Travel Writers’ Secrets: Top Newfoundland Travel Tips
Fasten your seatbelts! This summer, we took an Epic Canadian Road Trip, driving from our home in Kalamazoo, Michigan all the way out to St. John’s, Newfoundland (yes, a ferry was involved). Why? Well, I’m the co-founder of Writing Walking Women, and we chose St. John’s as the site of our conference this year – MUCH more on that to come! And, our daughter, Lillie (13), said that every teen should have an epic road trip. SO.
To that end, I’ve asked my travel writer friends for their top secrets in all of the major towns we’re driving through (and visiting). I’m learning so much – and can’t WAIT to visit all of these extraordinary Canadian places. Please check back, as I’ll add more travel writers’ secrets to each location’s article – sharing the best of Toronto, Montreal, Quebec City, New Brunswick, Prince Edward Island, Nova Scotia to Cape Breton Island, and, of course, Newfoundland.
Photo: Wandering Educators
Newfoundland is the most easterly point of North America – next stop, Ireland! It’s the sixth largest island in the world, and full of interesting people, fascinating history, and delicious food.
Take a look...
Candice Walsh, Free Candie
The foodie scene in Newfoundland is EXCEPTIONAL. I love it here, so much. St. John's especially has an epic dining scene, and you'll have to make reservations at many places a few days in advance. A few favourites downtown include The Merchant Tavern, Raymond's (consistently voted the best restaurant in Canada), Adelaide Oyster House (my favourite at the moment), The Reluctant Chef, and Chinched Bistro. For coffee, head to The Jumping Bean or Fixed.

*DATA ROWS:*
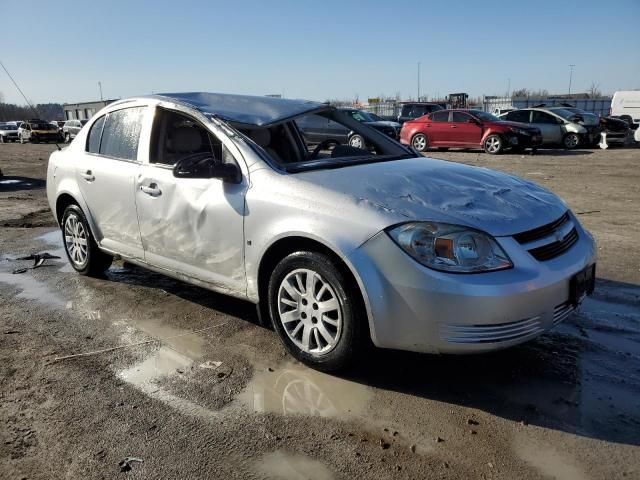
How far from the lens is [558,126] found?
756 inches

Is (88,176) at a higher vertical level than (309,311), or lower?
higher

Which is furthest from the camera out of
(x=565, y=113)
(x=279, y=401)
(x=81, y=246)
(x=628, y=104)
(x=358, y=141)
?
(x=628, y=104)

*SHORT PROBLEM:*
Reproduce the passage of the Newfoundland travel article starting at "Photo: Wandering Educators" and ending at "and delicious food.", word for word.

*RESULT:*
Photo: Wandering Educators
Newfoundland is the most easterly point of North America – next stop, Ireland! It’s the sixth largest island in the world, and full of interesting people, fascinating history, and delicious food.